Step 8: PAINTING THE SHADE
This lamp will sit on a side table which I did a few years ago. The table is light blue with pink stripes and flowers painted on the top. To coordinate I'm painting stripes on the shade that go with the stripes on the table.
DOING THE STRIPES THE HARD WAY
Now I could have used the same method that I used for the glass and used a strip of paper and folded it to determine the strips but for reasons that i can't explain, i went with the hard way and used math. I say "hard way" but i've always been good at geometry (i'm an architect) so this was actually pretty easy for me and I honetly don't think it took any more time than other methods.

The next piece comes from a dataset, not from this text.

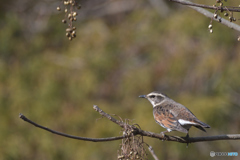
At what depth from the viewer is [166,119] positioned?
4.69 m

MEASURE THE DIAMETER OF THE TOP AND BOTTOM OF THE SHADE.
the first thing i did was measure the top and bottom diameter of the shade. For this shade the top diameter is 7" and the bottom diameter is 17". The next step is to calculate the circumferance. the formula for circumferance is 2 x pi x radius or pi x diameter.
Using that formula I calulate a circumgerance for the top at 22" and 53.4" for the bottom. After doing some napkin sketch's I decide to divide the shade in 18 stripes. if you use the folding method you would divide into 16 stripes (4 folds). The number of stripes has to be an even number so yuo get a perfect repeat of stripe-space-stripe. Doing some more math i take the circumferance for the top and the bottom and come up with a stripe with for the top and the bottom. Because the top diameter is smaller than the bottom diameter the stripes are narrower on the top and wider on the bottom...i.e. tapered.
So now I stretch out 2 strips of tape on a table. I mark the first length of the circumferance of the top and bottom. Then I measured and mark the stripe locations on each tape strip.
USE THE SHADE SEAM AS REFERENCE POINT FOR THE TOP AND BOTTOM STRIPE MARKS.
Once I've marked the stripe locations for the top tape strip I align the first mark with the shade seam and the srap the tape around the shade. Using a pencil i lightly marked each strip point.
Becuase the bottom stripe points are wider than the top, the bottom marks don't line up with the top. To figure out a starting point I took the bottom stripe width and subtracted the top stripe width, then divided that number by 2. Then starting at the shade seam I measured back that distance, and that's where I aligned the first stripe mark. Again using a pencil I marked each stripe location.
USE TAPE TENSION TO MAKE SURE STRIPES ARE STRAIGHT.
In order to mask the shade, I started by aligning painters tape to one side of the upper mark, then aligned the tape to the inside of the bottom mark. keep tension on the tape to keep it straight. Once the tape is down then run your finger along the edge to make sure the edge is down and smooth. If you get any wrinkles in the tape then pull it up and redo. Once I had the first stripe taped, it didn't take very long to work my way around the shade and tape all the edges. I just had to be really careful to make sure the tape was on the correct side of the marks so that the stripes will be correct.
Once the stripes are taped mask off the inside of the shade to protect against over spray.
Keep your spray even by keeping your hand the same distance from the shade and moving at a constant speed. I didn't want the paint to be heavy so I only did one pass on this. Any imperfections in the paint will be very apparant once light is going thru it so I just took my time and made sure that the paint was even.
I was worried that because of the texture on the shade fabric that the spray paint would bleed through and I'd have a ragged edge but I was very pleased that the edge was perfect. I think because I painted fairly light and the shade soaked up all the paint, it didn't bleed a bit.